Records provided START
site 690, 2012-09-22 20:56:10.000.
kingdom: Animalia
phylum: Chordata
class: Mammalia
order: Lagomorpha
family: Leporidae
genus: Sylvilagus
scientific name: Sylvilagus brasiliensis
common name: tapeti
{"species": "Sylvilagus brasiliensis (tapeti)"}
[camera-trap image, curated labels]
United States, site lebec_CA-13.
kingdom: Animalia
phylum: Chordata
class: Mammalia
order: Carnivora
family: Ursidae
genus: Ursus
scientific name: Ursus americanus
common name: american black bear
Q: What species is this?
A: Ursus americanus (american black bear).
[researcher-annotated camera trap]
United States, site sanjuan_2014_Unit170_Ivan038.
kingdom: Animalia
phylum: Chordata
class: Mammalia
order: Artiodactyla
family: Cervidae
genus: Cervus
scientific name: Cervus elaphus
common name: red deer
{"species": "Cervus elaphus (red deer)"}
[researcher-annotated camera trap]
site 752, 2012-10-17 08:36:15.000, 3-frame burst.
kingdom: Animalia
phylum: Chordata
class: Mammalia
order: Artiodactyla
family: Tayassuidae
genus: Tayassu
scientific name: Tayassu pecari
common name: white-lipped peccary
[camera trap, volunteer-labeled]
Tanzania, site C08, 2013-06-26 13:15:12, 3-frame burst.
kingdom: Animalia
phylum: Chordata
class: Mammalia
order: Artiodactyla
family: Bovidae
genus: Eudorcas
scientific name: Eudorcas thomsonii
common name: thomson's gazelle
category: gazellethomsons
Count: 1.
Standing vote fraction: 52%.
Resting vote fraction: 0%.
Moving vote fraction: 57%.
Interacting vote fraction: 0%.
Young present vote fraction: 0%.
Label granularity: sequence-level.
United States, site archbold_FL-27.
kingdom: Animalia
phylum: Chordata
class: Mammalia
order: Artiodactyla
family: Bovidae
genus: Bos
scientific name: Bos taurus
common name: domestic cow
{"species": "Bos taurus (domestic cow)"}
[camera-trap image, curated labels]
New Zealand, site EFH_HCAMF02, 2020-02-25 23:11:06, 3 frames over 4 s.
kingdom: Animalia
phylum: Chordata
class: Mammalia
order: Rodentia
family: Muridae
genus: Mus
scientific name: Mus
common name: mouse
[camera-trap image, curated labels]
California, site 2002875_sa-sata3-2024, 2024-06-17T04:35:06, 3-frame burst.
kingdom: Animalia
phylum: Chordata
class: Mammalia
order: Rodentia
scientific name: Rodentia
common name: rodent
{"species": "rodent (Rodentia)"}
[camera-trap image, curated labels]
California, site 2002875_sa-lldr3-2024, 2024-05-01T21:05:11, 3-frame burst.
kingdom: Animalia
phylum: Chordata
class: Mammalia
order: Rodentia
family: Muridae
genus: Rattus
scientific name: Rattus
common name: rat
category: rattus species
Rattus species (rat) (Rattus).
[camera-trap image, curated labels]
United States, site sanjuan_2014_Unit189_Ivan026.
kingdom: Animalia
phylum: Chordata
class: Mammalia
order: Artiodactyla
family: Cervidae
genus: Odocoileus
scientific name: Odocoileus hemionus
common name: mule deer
Records provided END
§ Instructions for the task
Some of the data mentions "States". Copy every line where it does.

§ Result of this exercise
United States, site lebec_CA-13.
United States, site sanjuan_2014_Unit170_Ivan038.
United States, site archbold_FL-27.
United States, site sanjuan_2014_Unit189_Ivan026.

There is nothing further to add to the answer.